A coagulação é produzida através da ação de agentes físicos e químicos. O ovo passa de um estado fluido a um estado sólido denominado coágulo. A termocoagulação se produz a partir de 62°C no caso da clara, e de 65°C no caso da gema, porém em pH maior que 11,9 a clara se gelifica na temperatura ambiente. As ovoalbumina e a conalbumina possuem boas propriedades gelificantes. Dentre as proteínas da clara, apenas a ovomucóide não coagula. As proteínas da gema estão igualmente sujeitas à termocoagulação, com exceção das livetinas e da fosvitina (BELITZ E GROSCH, 1988; LINDEN E LORIENT, 1996).

O sal e a sacarose protegem contra a desnaturação térmica e permitem o aumento da temperatura de pasteurização e o aumento da resistência a microrganismos. Este efeito protetor se explica pela diminuição da quantidade de água livre disponível na fase solúvel. A modificação da estrutura da água de hidratação das proteínas melhora a estabilidade térmica da mistura e retarda a desnaturação (LINDEN E LORIENT, 1996).

As propriedades gelificantes das proteínas da gema estão ligadas às lipoproteínas. As LDL são desnaturadas a partir de 60°C, perdem sua fluidez a 65°C e formam gel a 85°C. O gel obtido é mais estável que um gel de ovoalbumina ou de seroalbumina bovina preparado nas mesmas condições. Contrariamente a estas duas proteínas, as lipovitelinas dão géis estáveis entre pH 4 e 9. As modificações das propriedades funcionais trazidas pelo congelamento e descongelamento são essencialmente ligadas ao aumento da viscosidade (LINDEN E LORIENT, 1996).

Cocção

Às vezes, quando o ovo é cozido ao ponto de duro, apresenta a superfície da gema esverdeada devido à formação do sulfeto de ferro durante a cocção. O ferro, para esse composto, provém da gema, e o enxofre provém de alguma albumina como a ovoalbumina. A clara também contribui com o pH alcalino, pois este se eleva durante o armazenamento e é mais elevado que o da gema. O pH mais alcalino do ovo armazenados torna mais provável o aparecimento da cor verde em torno da gema do que no ovo frescos durante a cocção.
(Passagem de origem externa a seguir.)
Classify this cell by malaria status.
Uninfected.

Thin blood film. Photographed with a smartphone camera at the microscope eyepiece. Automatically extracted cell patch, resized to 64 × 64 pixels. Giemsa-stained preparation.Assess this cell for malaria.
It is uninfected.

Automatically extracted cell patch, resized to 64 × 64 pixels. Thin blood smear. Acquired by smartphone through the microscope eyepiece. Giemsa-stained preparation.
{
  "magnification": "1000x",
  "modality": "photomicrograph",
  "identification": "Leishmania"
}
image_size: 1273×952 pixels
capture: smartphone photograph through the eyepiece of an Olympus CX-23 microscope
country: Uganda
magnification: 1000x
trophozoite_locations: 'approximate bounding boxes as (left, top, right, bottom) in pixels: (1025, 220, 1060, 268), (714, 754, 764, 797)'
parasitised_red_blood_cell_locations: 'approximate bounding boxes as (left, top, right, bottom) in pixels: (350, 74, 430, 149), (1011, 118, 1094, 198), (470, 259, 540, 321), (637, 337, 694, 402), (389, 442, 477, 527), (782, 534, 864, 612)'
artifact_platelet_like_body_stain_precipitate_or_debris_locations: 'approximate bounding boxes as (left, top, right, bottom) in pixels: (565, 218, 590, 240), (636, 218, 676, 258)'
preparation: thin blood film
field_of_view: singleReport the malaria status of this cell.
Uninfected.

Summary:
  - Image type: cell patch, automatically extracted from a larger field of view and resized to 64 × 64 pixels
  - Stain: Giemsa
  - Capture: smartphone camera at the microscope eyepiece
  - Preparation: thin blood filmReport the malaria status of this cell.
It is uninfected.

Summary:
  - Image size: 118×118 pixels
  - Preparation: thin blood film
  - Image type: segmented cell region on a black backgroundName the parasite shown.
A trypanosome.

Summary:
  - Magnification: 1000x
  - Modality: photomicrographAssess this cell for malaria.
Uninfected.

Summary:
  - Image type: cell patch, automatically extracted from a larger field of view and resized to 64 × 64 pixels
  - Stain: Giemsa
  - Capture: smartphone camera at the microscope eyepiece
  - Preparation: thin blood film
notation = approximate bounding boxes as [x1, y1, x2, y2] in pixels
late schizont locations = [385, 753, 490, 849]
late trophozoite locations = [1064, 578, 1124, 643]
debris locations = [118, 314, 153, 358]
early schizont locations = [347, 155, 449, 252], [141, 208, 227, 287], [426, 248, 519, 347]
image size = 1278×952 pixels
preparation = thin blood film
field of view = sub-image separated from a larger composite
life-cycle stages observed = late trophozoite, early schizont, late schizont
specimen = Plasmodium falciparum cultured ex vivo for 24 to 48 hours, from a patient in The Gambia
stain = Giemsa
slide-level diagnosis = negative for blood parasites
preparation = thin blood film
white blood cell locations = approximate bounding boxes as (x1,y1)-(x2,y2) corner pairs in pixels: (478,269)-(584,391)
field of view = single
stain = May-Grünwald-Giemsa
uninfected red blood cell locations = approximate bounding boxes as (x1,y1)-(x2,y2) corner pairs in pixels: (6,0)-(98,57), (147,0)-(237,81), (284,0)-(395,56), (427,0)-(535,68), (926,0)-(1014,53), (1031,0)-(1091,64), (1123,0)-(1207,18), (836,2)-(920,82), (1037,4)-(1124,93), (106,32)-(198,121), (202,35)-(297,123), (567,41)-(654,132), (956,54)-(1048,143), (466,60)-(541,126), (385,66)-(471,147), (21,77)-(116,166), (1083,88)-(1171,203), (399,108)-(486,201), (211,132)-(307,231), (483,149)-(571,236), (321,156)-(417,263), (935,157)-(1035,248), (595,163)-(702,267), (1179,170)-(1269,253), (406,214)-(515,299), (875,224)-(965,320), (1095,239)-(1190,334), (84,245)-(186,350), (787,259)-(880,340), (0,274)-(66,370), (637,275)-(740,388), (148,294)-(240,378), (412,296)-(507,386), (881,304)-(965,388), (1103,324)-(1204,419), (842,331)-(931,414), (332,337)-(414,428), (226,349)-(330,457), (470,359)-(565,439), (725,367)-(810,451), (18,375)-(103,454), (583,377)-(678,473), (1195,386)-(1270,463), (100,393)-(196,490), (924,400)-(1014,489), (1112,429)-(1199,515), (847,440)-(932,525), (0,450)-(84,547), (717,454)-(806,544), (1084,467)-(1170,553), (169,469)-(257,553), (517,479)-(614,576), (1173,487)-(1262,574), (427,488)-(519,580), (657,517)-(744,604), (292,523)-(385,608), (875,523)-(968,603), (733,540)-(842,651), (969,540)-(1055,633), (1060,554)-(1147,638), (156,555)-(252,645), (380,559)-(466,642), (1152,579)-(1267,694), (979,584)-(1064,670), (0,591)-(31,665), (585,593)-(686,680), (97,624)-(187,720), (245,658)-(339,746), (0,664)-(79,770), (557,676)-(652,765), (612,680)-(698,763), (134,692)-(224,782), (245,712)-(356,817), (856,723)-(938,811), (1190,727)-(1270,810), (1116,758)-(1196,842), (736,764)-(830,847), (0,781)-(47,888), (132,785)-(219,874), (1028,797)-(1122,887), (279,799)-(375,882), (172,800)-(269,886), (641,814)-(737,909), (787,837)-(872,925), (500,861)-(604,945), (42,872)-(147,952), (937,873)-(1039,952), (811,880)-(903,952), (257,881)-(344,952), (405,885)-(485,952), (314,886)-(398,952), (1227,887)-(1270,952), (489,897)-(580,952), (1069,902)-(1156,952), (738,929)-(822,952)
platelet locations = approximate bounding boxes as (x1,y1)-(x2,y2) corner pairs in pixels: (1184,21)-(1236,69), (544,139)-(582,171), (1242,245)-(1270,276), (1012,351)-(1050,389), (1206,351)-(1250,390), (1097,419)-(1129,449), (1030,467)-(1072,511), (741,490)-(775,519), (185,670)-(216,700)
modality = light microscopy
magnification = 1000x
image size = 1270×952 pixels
Aquecendo-se o produto, o enxofre é liberado da proteína sob forma de gás de hidrogênio sulfurado (o típico cheiro de ovo cozido ou putrefato) que reage com o ferro, como pode acontecer com muitas reações químicas que são favorecidas pelo calor. O esfriamento rápido na água fria minimiza o efeito (GRISWOLD, 1972; PROUDLOVE, 1996).

As mudanças que ocorrem com a cocção no elevado valor nutritivo dos ovos não são grandes. Realmente, há pouca ou nenhuma mudança no referido valor da proteína, dos minerais e das vitaminas lipossolúveis, porém existem perdas nas vitaminas do complexo B, tiamina, riboflavina e perdas menores em treonina. A biotina é melhorada pela cocção. A clara crua contém uma proteína chamada avidina, que combina com a biotina, tornando-a inaproveitável; com a cocção o complexo avidina-biotina é inativado, liberando a biotina e deixando esta completamente utilizável (GRISWOLD, 1972; MULLER E TOBIN, 1996).

As proteínas, por um lado, são moléculas análogas a longos fios, normalmente enrolados sobre si mesmos em razão das forças que exercem entre os átomos de uma mesma molécula. Quando são aquecidas, estas forças fracas são rompidas, e como toda ligação rompida deixa dois átomos sem companheiros, o aquecimento favorece o encontro dos isolados, que podem ligar-se mesmo quando não pertencem à mesma molécula (THIS, 1998).

Quando a temperatura de um ovo aumenta, os novelos de fio, que são as proteínas, começam a formar cadeias sem se desenrolar (a clara permanece translúcida). Em seguida aparece uma rede opaca cujos filamentos são compostos de várias proteínas. Se for prolongado o aquecimento, os novelos se desenrolam e a água evapora. Os átomos que estavam ligados à água ligam-se entre si, endurecendo a massa coagulada; neste ponto é tarde demais para recuperar a flexibilidade gelatinosa do ovo (THIS, 1998).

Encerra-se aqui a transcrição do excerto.